Dans le contexte actuel de censure systématique de tout discours déviant de la ligne sanitaire gouvernementale, de privations de nos libertés chaque jour plus graves, et de contrôles policiers de plus en plus sévères et répétés, envahissant non seulement les rares espaces de détente qui nous restent, mais le champ entier de notre quotidien (sortir dans la rue, aller faire ses courses, prendre le train… sont devenus source d’un stress plus ou moins grand, en fonction de notre seuil de tolérance et de notre état d’esprit du moment), dans ce contexte-là, dis-je, établir une comparaison entre la période que nous vivons et les années 40 ne me semble ni exagéré, ni « ridicule », pour reprendre la réaction offusquée (mais sans arguments) de certains, encore moins illégitime.

Ceux qui persistent à penser que les lois sont prises « pour notre bien », et que nous devons les appliquer et y obéir, sans réflexion ni discernement, ont sûrement oublié ce que furent les lois de Nuremberg. Rafraîchissons-leur la mémoire, par cette évocation précise et concrète : «Interdiction d’acheter des fruits, certains légumes frais, du poisson, sauf dans les magasins « réservés aux juifs », qui d’ailleurs n’étaient guère approvisionnés en produits frais, de circuler à bicyclette, de prendre le tramway, d’entrer dans une maison non juive, etc… Ces mesures introduites en mai 1942 achevaient l’application aux Pays-Bas des lois de Nuremberg.» (Note extraite du livre « une vie bouleversée », d’Etty Hillesum).
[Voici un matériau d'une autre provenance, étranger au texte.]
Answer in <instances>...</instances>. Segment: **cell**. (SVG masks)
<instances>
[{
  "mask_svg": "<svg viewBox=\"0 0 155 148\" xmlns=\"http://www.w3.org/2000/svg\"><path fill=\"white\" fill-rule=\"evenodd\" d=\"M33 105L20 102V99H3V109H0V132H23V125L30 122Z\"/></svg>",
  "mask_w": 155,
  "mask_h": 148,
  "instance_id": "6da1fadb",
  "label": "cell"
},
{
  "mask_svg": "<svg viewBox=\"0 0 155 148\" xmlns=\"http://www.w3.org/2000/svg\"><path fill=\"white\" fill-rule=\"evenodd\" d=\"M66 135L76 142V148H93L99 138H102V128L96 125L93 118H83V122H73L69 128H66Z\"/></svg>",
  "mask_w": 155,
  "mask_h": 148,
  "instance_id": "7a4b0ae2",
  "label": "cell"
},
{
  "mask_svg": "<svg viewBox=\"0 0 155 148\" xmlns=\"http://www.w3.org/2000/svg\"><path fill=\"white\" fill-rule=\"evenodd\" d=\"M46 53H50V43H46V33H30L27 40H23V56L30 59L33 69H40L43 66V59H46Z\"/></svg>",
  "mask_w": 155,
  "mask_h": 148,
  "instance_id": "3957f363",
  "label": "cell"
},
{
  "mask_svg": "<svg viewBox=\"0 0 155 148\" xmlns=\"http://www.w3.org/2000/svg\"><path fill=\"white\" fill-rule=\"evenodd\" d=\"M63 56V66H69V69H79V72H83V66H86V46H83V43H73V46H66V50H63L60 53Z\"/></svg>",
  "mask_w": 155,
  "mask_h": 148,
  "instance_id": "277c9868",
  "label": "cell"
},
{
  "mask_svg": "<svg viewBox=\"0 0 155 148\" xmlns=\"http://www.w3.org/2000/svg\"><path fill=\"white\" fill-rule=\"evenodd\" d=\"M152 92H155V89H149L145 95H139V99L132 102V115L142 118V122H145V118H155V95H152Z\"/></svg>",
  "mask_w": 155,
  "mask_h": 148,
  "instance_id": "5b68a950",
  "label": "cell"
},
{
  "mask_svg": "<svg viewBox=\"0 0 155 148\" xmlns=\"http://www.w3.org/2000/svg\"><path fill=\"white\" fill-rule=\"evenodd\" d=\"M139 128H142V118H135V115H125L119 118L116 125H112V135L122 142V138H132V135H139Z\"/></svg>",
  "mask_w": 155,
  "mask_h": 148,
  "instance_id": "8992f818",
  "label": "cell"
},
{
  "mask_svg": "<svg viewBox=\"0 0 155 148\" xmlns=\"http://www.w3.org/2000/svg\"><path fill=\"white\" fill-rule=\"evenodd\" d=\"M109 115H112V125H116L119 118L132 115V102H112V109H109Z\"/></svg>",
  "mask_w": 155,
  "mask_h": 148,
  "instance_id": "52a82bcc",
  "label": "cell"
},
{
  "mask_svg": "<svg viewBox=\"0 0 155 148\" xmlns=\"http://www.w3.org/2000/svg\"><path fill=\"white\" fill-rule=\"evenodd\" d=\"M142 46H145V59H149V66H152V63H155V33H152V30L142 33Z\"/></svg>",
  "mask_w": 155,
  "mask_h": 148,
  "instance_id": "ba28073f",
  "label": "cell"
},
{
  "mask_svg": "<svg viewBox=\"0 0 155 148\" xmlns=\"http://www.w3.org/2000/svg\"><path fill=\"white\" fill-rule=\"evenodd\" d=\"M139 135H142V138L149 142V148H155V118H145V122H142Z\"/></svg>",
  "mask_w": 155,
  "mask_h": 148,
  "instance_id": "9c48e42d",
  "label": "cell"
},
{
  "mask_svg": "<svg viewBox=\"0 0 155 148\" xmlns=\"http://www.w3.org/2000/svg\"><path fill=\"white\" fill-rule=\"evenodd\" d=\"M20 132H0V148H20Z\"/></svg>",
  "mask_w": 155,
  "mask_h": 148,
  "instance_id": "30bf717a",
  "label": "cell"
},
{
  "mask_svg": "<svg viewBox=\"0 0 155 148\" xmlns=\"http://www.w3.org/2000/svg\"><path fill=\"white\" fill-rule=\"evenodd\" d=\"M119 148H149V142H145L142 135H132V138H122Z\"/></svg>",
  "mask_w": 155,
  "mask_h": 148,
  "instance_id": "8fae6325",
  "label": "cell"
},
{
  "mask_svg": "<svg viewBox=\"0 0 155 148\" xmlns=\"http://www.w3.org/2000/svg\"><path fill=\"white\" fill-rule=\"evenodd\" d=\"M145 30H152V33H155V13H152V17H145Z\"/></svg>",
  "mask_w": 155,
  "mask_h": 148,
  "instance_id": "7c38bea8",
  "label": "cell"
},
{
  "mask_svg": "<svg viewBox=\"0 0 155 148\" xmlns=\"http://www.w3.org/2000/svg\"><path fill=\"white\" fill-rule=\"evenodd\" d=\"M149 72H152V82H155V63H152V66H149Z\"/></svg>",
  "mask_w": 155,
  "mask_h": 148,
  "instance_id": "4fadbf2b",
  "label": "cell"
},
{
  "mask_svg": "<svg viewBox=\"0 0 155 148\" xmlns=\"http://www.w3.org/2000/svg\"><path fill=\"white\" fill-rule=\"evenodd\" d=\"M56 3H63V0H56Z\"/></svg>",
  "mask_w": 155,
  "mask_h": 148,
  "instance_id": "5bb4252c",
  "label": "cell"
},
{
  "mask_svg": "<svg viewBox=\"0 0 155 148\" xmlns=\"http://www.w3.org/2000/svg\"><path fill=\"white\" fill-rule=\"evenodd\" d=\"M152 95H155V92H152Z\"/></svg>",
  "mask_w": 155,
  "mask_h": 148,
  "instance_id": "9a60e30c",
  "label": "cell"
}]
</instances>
Ces mêmes partisans farouches du respect de la loi aujourd’hui – la loi pour la loi, quelles que soient les questions éthiques, et simplement humaines, qu’elle soulève – qu’on trouve aussi bien parmi nos fonctionnaires que parmi nos concitoyens, ont sûrement évacué, d’un revers de la morale résumé dans la fameuse phrase: «Je ne fais qu’appliquer la loi», cette interrogation pourtant cruciale, qui se dresse devant la conscience de chacun d’entre nous : «Et moi, qu’aurais-je fait, face aux lois anti-juives? Et que ferais-je, si des lois similaires revenaient aujourd’hui, que ce soit contre les juifs, ou tout autre catégorie de la population, qu’il suffirait à un législateur scélérat de nommer?»

Que ferions-nous ? Que faisons-nous ? Quand il est devenu légal de rendre des enfants malades par le port obligatoire d’un masque, et de traiter comme des criminels des gens qui partagent un verre sur la plage ? Que ferions-nous ? Qu’allons-nous faire ? Quand des gens se verront interdits d’entrer dans un restaurant, un théâtre ou un commerce, parce qu’ils auront choisi de ne pas se faire injecter un vaccin, ou parce qu’ils ne seront pas en mesure d’afficher leur statut de « personne saine »?

Une mémoire et une réflexion courtes sont, ne l’oublions jamais, le plus court chemin vers la barbarie.